What are they?
As the name implies, a stress fracture is a break in the bone, which results from cumulative and/or repetitive strain to a particular site. These fractures are most commonly seen affecting the long bones or metatarsals of the foot. More specifically, they seem to involve most often, the three middle metatarsals with the second metatarsal being to most common. Pain in varying degrees is usually the chief complaint and it may or may not be accompanied by swelling and discoloration. A lump or soft tissue enlargement is frequently present over the site involved. Stress fractures are often problems because of their tendency to be missed or neglected. In most cases of metatarsal stress fractures, the actual bone break does not show on a regular x-ray for about ten days to two weeks from its onset. These fractures should be identified as soon as possible and properly managed by a specialist in order to insure a good result and prevent unnecessary disability.
What causes them?
The main cause of a stress fracture is that of cumulative or repetitive strain to a particular bone site. A long day on cement floors at a mall, an unusually hard hike or exercise walk, or maybe a long march in the military or as a member of a marching band can all qualify as possibly overstressing a metatarsal bone leading to a fracture. Cumulative strain to a particular site involves smaller stress loads that are repeated over a lengthy period of time. Either heavy strain for a short time period or lighter loads repeated over a longer time period can produce localized stress fractures. Usually, an x-ray taken after about ten days from the injury onset will identify the fracture site.
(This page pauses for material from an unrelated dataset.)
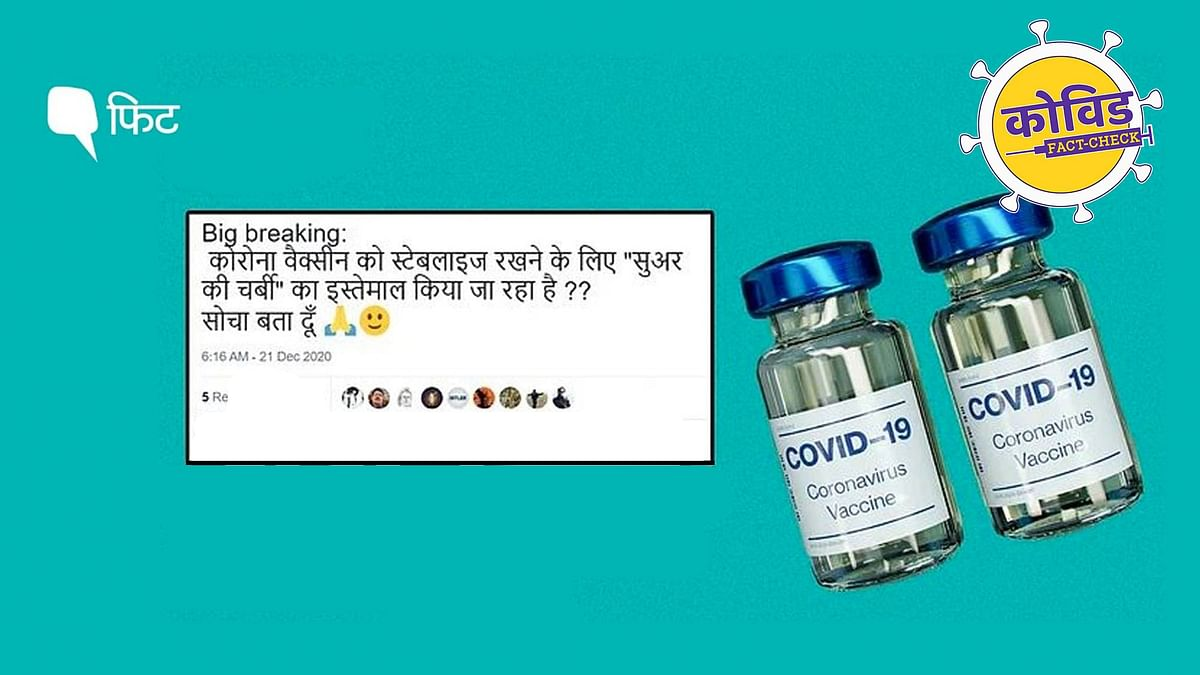"""<div class=""""paragraphs""""><p>Pig Fat in Covid-19 Vaccine Fact Check in Hindi</p></div>"""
Occasionally, more sophisticated tests are performed such as bone scans which are capable of making an earlier diagnosis.
How do you treat them?
A stress fracture is treated in much the same manner as most any other bone break. The area involved must be protected, supported, and immobilized to some extent. Motion at the fracture site has to be controlled so as to allow proper healing to occur. In most cases, a protective fracture shoe is used to accomplish these goals. The patient should limit his or her walking and should be followed up by a foot specialist to monitor the healing process.